Patrick recordó de pronto la primera de sus alucinaciones, en la que había soñado a Francesca hablando irlandés del siglo XVI en Dublín. ¿Habría vivido allí algún antepasado de ella?

—En principio —prosiguió ella— no estaba previsto que yo fuese a formar parte de los «muertos». El privilegio había sido reservado para mi hermano mayor, Umberto, pero… él murió en un accidente y tuve que sustituirle. No me lo dijeron hasta que llegué a Venecia. Traté de… ponerme en contacto contigo y… —Cerró los ojos, acongojada por los recuerdos—. No pude; me lo impidieron y tuve que salir inmediatamente para Egipto. —Hizo una pausa—. Perdona, no quería hablar de esto… por ahora.

—Es igual.

Francesca lanzó un suspiro.

—Eamonn… Hablaba de él. Fue él el primero en detectar las referencias a la Pascua. —Hizo otra pausa—. ¿Dices que le envió unos papeles a Balzarin?

—Sí.

—Entiendo. Sí, claro, es lógico. Nos dijo que tenía información, pero que no estaba completa, y creo que mencionó que disponía de una posible fuente para completarla. Sí, ahora recuerdo que mencionó que Balzarin había tratado de ponerse en contacto con él, insinuando que sabía cosas de la cofradía. Aquí no teníamos nada sobre Balzarin, y supongo que él le entregaría el expediente sobre la cofradía para tratar de averiguar algo más sobre la Pascua.

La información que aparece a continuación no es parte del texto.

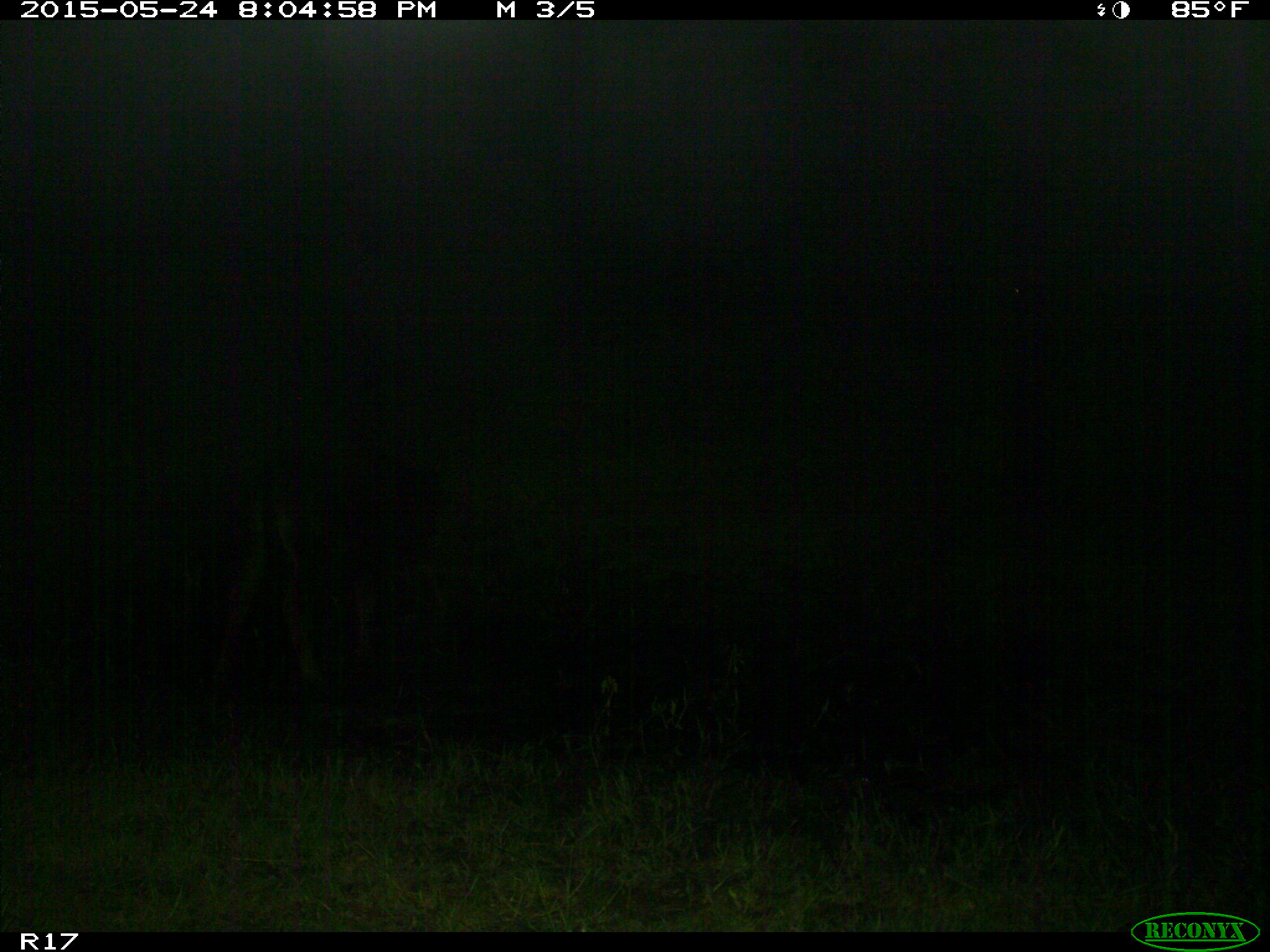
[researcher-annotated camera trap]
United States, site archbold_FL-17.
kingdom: Animalia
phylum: Chordata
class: Mammalia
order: Artiodactyla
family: Bovidae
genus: Bos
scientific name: Bos taurus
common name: domestic cow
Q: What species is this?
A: Bos taurus (domestic cow).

—¿Y ese cardenal a quien han ido a ver O'Malley y Assefa? ¿Se puede confiar en él?

—Dermot dice que sí, pero lo cierto, Patrick, es que no habíamos previsto esta urgencia. Roberto quería hacerlo todo pausadamente para preparar nuestras fuerzas y conseguir el mayor apoyo posible en contacto simultáneo con personas de gran influencia. Pese a todo, quería hacerlo con calma…

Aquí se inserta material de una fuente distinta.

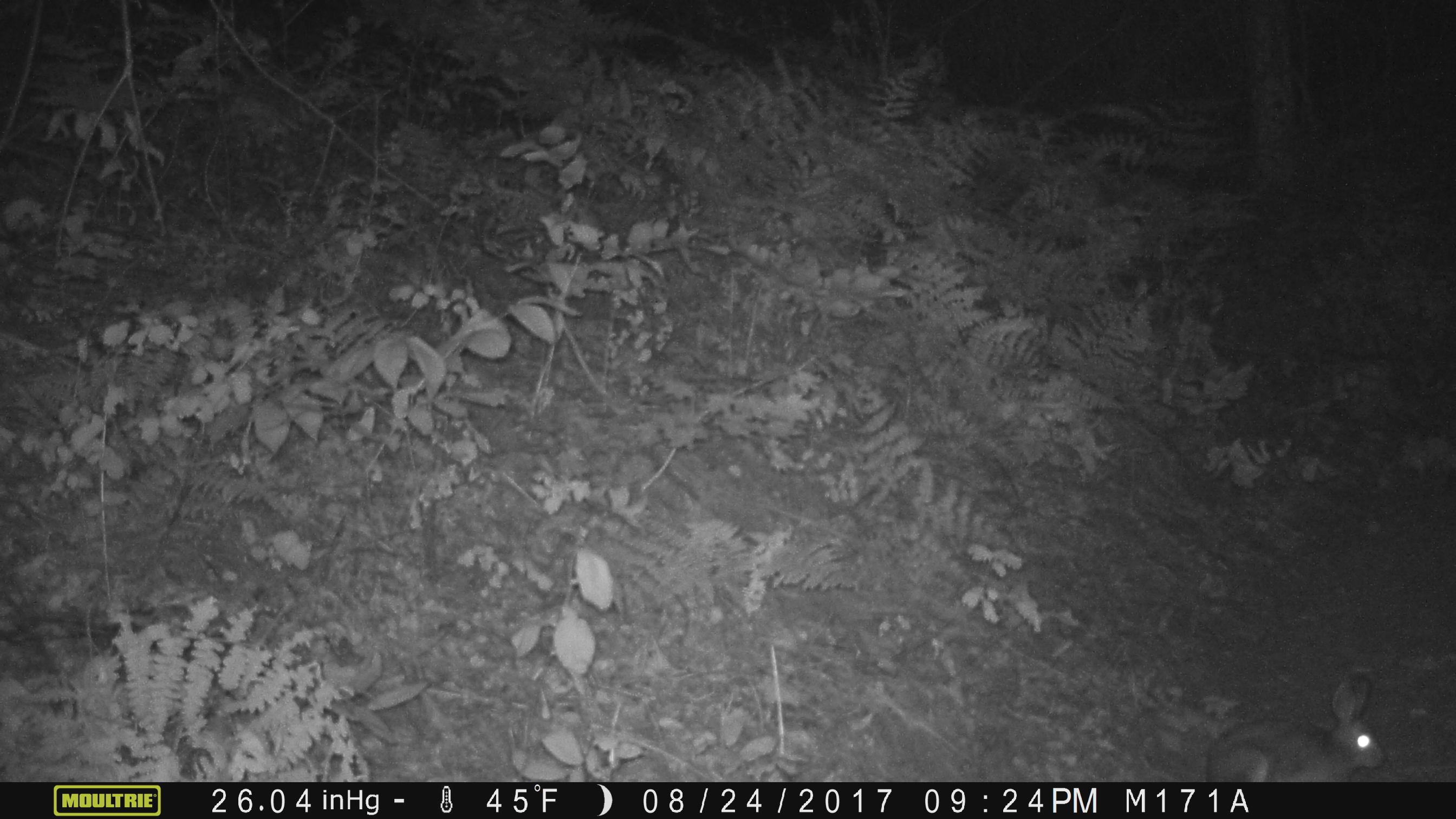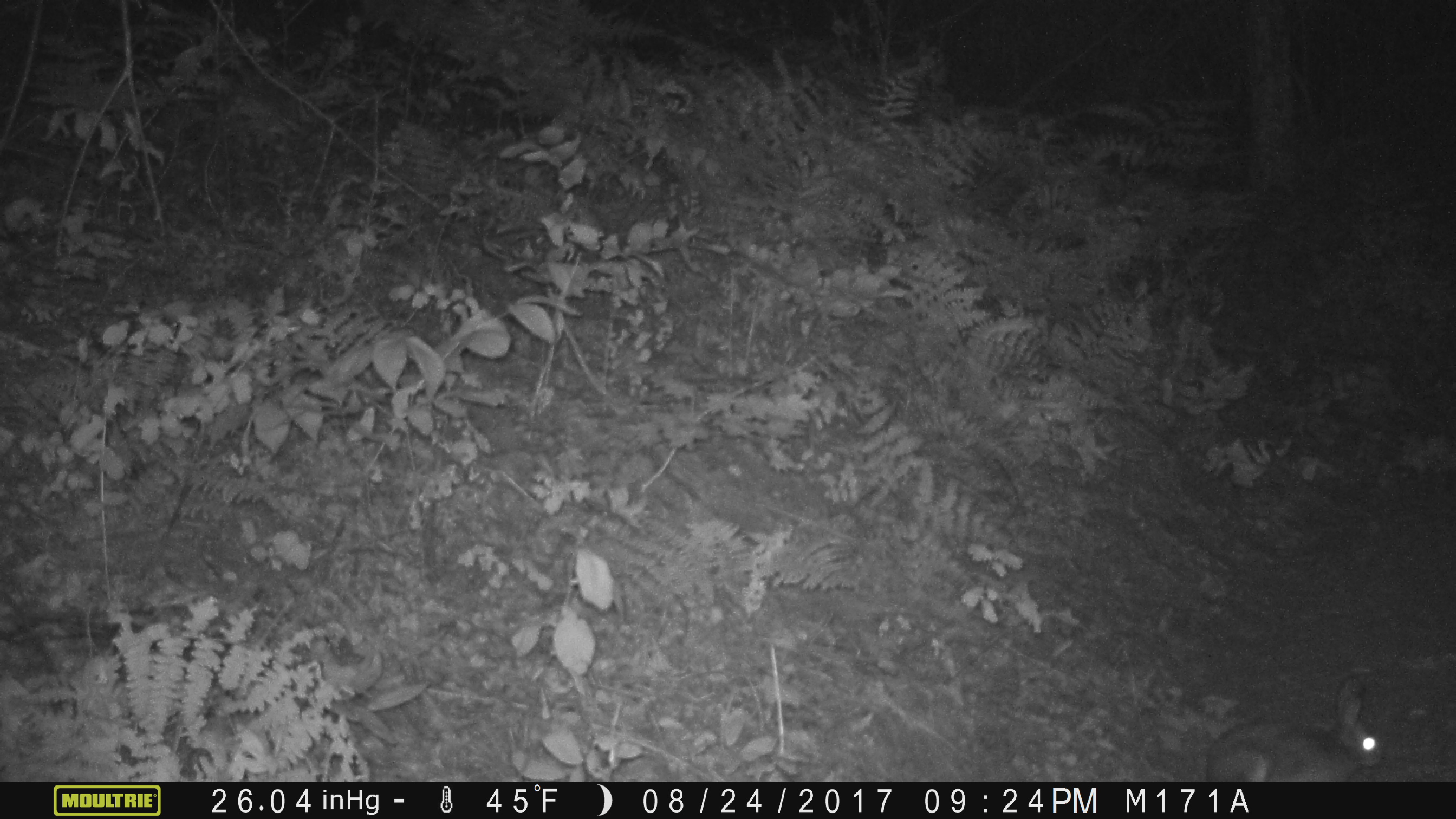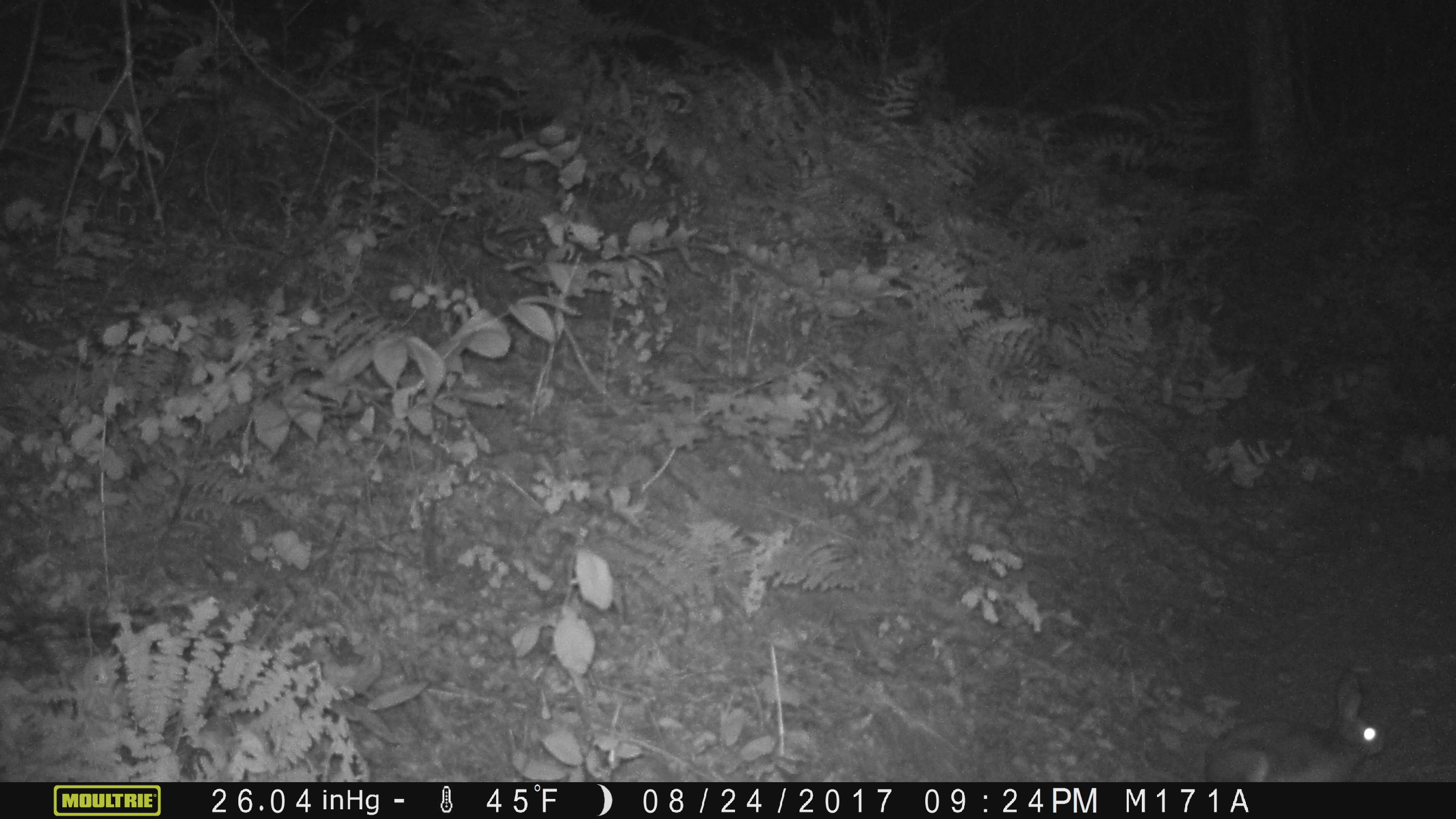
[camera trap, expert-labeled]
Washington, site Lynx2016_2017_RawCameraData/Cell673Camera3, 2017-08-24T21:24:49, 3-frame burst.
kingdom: Animalia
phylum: Chordata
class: Mammalia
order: Lagomorpha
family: Leporidae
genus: Lepus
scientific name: Lepus americanus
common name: snowshoe hare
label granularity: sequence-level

Calló y se puso bruscamente en pie para quedarse mirando un instante a la puerta, indecisa, y entrar, a continuación, en la habitación contigua. Patrick, extrañado, la siguió y vio que estaba en la ventana.

—Tardan —comentó ella—. Roberto dijo que telefonearía nada más entregar las cartas. Estoy preocupada.

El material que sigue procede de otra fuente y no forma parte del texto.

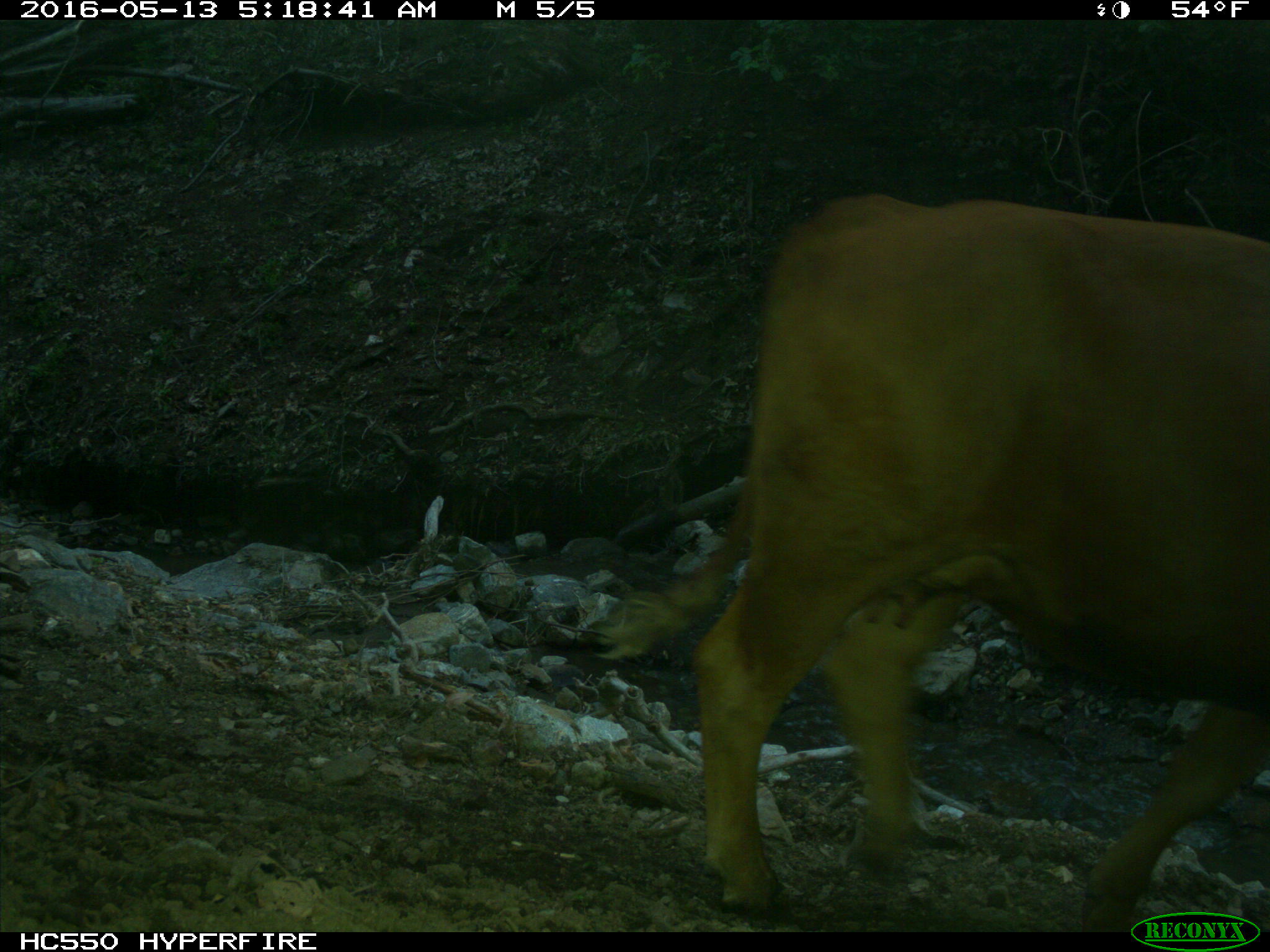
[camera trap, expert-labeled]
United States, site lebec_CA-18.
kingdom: Animalia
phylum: Chordata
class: Mammalia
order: Artiodactyla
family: Bovidae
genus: Bos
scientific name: Bos taurus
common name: domestic cow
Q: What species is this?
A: Bos taurus (domestic cow).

—Aún es pronto —replicó Patrick—. Apenas pasan de las ocho.

Pero él también estaba intranquilo. Roberto tenía que haber llamado ya.

—Voy a telefonearle a su casa —dijo Francesca. Estaba junto a una puerta que comunicaba con el despacho. Patrick la siguió; al entrar, ella encendió la luz y él de momento no advirtió nada, pero luego, de pronto, se percató que ya había estado en aquel cuarto. No al llegar al piso invitado por los amigos de Francesca, sino mucho antes.

En una pared había una reproducción de la Salomé de Moreau, iluminada por un foco, y junto al grabado una librería repleta. Y en un rincón, un pequeño televisor con la pantalla en blanco.

Era el cuarto de la visión de su última pesadilla en Venecia.